O mundo académico prospera com professores que estão ocupados a ensinar durante o período de aulas e a explorar o mundo durante o seu merecido semestre de investigação. As suas descobertas e relatórios resultam em publicações que raramente tenho oportunidade de ver. Esta é uma exceção. Catrin Schmidt ensina planeamento paisagístico na TU Dresden. Em 2011, viajou para a África Oriental, Polinésia e Austrália, onde estudou paisagens culturais e tendências de mudança paisagística. Olhou para baixo da superfície e procurou respostas para a pergunta: O que é que faz com que as paisagens sejam o que são hoje? Estava menos interessada na categorização científica clássica da análise da paisagem do que nos actores e nos processos antropogénicos de desenvolvimento e transformação da paisagem.

As histórias reflectem-se em ensaios sobre a transformação das paisagens, que poderiam ser classificados como literatura científica de viagens. Há representantes bem conhecidos nesta categoria, pessoas que viajaram com curiosidade. A fasquia é elevada quando se fala de Carl von Linné ou Georg Forster, que viajou pelo mundo com James Cook.
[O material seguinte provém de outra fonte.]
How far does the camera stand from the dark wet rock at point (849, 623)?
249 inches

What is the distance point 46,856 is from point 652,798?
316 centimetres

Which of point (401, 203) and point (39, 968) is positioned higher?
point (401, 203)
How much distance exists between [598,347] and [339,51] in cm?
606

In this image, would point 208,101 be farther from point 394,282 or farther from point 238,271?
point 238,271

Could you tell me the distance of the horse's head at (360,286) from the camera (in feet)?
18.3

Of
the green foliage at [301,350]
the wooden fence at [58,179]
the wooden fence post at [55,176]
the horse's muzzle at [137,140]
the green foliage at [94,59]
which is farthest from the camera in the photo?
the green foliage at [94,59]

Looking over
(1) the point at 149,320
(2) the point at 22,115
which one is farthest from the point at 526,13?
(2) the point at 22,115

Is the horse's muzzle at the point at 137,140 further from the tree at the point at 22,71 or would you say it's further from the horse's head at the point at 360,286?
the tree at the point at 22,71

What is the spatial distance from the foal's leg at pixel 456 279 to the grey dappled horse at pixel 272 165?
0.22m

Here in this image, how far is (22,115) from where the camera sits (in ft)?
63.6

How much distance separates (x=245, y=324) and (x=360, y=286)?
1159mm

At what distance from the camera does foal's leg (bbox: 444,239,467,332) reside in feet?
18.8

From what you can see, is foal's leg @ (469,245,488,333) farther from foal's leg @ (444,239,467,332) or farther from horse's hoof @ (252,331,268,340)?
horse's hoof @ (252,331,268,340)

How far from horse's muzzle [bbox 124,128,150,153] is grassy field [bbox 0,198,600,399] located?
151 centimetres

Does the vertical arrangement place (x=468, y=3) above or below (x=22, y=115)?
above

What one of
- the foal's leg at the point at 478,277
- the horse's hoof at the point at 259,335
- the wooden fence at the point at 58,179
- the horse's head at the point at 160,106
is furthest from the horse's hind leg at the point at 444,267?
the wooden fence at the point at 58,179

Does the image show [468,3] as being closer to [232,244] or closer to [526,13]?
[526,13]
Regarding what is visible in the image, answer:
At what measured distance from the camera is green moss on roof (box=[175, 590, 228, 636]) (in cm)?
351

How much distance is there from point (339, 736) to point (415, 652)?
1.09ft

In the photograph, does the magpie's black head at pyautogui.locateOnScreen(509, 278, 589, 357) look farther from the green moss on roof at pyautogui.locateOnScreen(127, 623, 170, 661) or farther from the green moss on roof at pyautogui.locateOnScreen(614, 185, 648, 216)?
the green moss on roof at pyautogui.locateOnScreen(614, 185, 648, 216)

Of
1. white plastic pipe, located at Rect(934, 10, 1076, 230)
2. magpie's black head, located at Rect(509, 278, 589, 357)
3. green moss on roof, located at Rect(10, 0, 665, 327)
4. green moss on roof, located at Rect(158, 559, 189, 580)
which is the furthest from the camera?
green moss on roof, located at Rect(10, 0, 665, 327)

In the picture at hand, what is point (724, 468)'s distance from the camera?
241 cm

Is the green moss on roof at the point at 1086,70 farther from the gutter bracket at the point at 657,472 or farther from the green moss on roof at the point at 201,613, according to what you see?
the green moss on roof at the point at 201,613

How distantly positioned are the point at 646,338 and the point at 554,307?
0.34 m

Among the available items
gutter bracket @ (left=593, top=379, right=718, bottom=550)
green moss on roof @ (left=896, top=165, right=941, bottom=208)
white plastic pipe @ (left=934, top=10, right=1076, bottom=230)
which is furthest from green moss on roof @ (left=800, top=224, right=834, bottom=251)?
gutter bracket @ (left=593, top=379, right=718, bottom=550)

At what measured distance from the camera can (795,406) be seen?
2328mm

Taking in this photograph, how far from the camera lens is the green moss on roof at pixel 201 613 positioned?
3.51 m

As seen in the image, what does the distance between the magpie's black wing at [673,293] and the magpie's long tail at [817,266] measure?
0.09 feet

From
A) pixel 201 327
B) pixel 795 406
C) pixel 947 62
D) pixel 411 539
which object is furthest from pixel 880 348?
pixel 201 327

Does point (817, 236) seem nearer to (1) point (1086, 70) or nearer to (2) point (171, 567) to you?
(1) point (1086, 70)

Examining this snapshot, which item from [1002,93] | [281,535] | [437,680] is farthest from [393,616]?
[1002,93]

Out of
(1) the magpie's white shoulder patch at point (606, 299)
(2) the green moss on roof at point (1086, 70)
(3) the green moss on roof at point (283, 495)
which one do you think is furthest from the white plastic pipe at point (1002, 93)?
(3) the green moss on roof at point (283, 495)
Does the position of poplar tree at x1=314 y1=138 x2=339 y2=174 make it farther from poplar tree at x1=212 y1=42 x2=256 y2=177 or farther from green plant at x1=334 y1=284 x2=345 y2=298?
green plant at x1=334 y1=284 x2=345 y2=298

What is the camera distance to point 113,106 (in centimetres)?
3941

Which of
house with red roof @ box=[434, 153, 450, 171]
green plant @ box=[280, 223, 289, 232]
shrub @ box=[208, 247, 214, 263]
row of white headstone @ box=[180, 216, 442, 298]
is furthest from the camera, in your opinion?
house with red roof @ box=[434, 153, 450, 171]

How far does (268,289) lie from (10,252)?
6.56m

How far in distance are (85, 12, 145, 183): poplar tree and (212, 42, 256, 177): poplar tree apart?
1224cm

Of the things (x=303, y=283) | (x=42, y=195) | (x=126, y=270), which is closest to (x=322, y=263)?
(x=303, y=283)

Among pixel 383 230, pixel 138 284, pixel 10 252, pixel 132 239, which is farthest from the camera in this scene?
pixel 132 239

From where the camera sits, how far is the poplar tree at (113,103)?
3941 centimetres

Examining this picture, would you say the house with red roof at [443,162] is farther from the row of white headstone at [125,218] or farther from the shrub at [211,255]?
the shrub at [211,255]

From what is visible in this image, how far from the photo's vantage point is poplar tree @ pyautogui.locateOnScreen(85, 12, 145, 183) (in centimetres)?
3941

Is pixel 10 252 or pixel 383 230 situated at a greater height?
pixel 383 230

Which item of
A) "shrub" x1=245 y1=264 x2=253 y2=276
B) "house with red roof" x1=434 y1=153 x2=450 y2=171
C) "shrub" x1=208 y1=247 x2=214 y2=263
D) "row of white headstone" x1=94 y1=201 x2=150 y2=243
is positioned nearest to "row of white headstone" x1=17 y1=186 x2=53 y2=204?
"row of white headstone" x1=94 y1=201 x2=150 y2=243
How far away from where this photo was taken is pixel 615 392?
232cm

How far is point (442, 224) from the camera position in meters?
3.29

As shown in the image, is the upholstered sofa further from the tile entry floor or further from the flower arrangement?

Mas o livro de Catrin Schmidt também se baseia na curiosidade e no sentido das ligações. Até os títulos das histórias nos seduzem a lê-las: James Cook e as galinhas de Kauai. Trata-se da troca de inventário paisagístico, sobretudo de animais e plantas, de idílios de postal e de galinhas selvagens. A história sobre a mosca tsé-tsé e a sua influência na aquisição e cultivo de terras, no desenvolvimento da savana da África Oriental – e também porque é que as zebras não são afectadas pela mosca – é particularmente fascinante. O livro contém muitos factos e notas de rodapé, mas isso não diminui o prazer da leitura.

Catrin Schmidt: Uma mosca faz a paisagem e outros ensaios.
168 páginas, brochura, Aufland Lesebuch, Aufland Verlag 2013.